** PASSAGE SHOWN follows **
It was through the intelligence community that lawmakers and the American public were made aware of Russia’s 2016 election interference and the scope of that effort—to the chagrin of Donald Trump, who has publicly dismissed those conclusions and stood in the way of attempts to safeguard the upcoming vote against foreign meddling. But, lawmakers warn, an abrupt change to briefings announced by John Ratcliffe, Trump’s director of national intelligence, could make it harder for Congress—and everyday Americans—to access key intelligence about threats to undermine the November election.
In letters to Capitol Hill last week, Ratcliffe announced that his office would largely cease in-person intelligence briefings and will instead rely “primarily” on written assessments, which lawmakers say fail to provide as thorough an accounting as the live briefings. While Ratcliffe in his announcement framed the move as being in the interest of “clarity and consistency,” members of congress on both sides of the aisle were infuriated, warning the unusual shift—just over two months from Election Day—could leave legislators and citizens in the dark about electoral and national security threats. “It is an outrage,” Independent Senator Angus King told the New York Times last week. “It smacks of a cover-up of information about foreign interference in our elections. If there is foreign interference in our election, we should know about it before the election. The intelligence committee is not a history organization, it is a current events organization.”
** End of PASSAGE SHOWN **
** RECORD EXTRACTS follows **
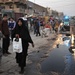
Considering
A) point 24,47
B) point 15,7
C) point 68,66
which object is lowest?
point 68,66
** End of RECORD EXTRACTS **
● **TO DO**
In the passage on election-security briefings, rewrite the part that begins with the words containing "It was through" and ends with "the November election.", swapping "lawmakers" for "members of Congress".

● **REPLY**
It was through the intelligence community that members of Congress and the American public were made aware of Russia’s 2016 election interference and the scope of that effort—to the chagrin of Donald Trump, who has publicly dismissed those conclusions and stood in the way of attempts to safeguard the upcoming vote against foreign meddling. But, members of Congress warn, an abrupt change to briefings announced by John Ratcliffe, Trump’s director of national intelligence, could make it harder for Congress—and everyday Americans—to access key intelligence about threats to undermine the November election.